Detailed Description
The technical solutions of the embodiments of the present application will be clearly described below with reference to the drawings in the embodiments of the present application, and it is apparent that the described embodiments are some embodiments of the present application, but not all embodiments. All other embodiments, which are obtained by a person skilled in the art based on the embodiments of the present application, fall within the scope of protection of the present application.
The terms first, second and the like in the description and in the claims, are used for distinguishing between similar elements and not necessarily for describing a particular sequential or chronological order. It is to be understood that the data so used may be interchanged, as appropriate, such that embodiments of the present application may be implemented in sequences other than those illustrated or described herein, and that the objects identified by "first," "second," etc. are generally of a type, and are not limited to the number of objects, such as the first object may be one or more. Furthermore, in the description and claims, "and/or" means at least one of the connected objects, and the character "/", generally means that the associated object is an "or" relationship.
The model training method provided by the embodiment of the application is described in detail below through specific embodiments and application scenes thereof with reference to the accompanying drawings.
Referring to fig. 1, a flow chart of a model training method of one embodiment of the present application is shown, the method being applied to an electronic device, comprising:
step 110, first characteristic information of audio training data is obtained, wherein the audio training data comprises wake-up audio and non-wake-up audio.
The wake-up audio is an audio for outputting a wake-up instruction, and other audio except the wake-up audio is a non-wake-up audio.
In this embodiment, the model in the wake-up function is trained based on audio training data including wake-up audio and non-wake-up audio, so as to improve the accuracy of judgment of the audio in the wake-up function.
The first characteristic information is a sum of characteristic information obtained based on a large amount of audio in the audio training data.
In this embodiment, the first feature information is used to represent Fbank features of the audio training data.
Optionally, fbank feature extraction is performed on the training corpus based on the audio training data, typically 80-dimensional features can be extracted, with a sampling rate of 16KHz.
Step 120, outputting the phoneme information and the semantic information of the audio training data through the acoustic model to be trained, the generation of the countermeasure network model and the first characteristic information.
And outputting the phoneme information of the audio training data through the acoustic model to be trained.
The acoustic model is a model for recognizing sound in speech recognition or speech wake-up.
In this step, the first feature information is taken as an input, and phoneme information of the audio training data is output through an acoustic model.
Optionally, the phoneme information comprises a phoneme probability matrix.

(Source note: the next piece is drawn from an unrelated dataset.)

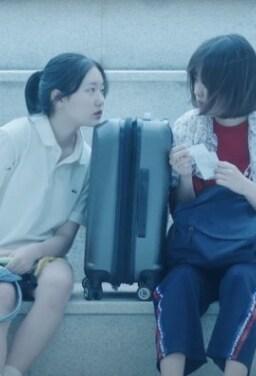 미미와 춘영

Wherein, for each audio in the audio training data, each frame corresponds to a set of phoneme probability sequences.
In addition, semantic information of the audio training data is output through the generated countermeasure network model to be trained.
Alternatively, the generation of the countermeasure network model in this embodiment is based on a variational automatic encoder (Conditional Variational Auto-Encoders, abbreviated as C-VAE), and the generation of the countermeasure network model may be considered to include an encoder.
Therefore, in this step, the first feature information is taken as an input, and the semantic information of the audio training data is output by the encoder.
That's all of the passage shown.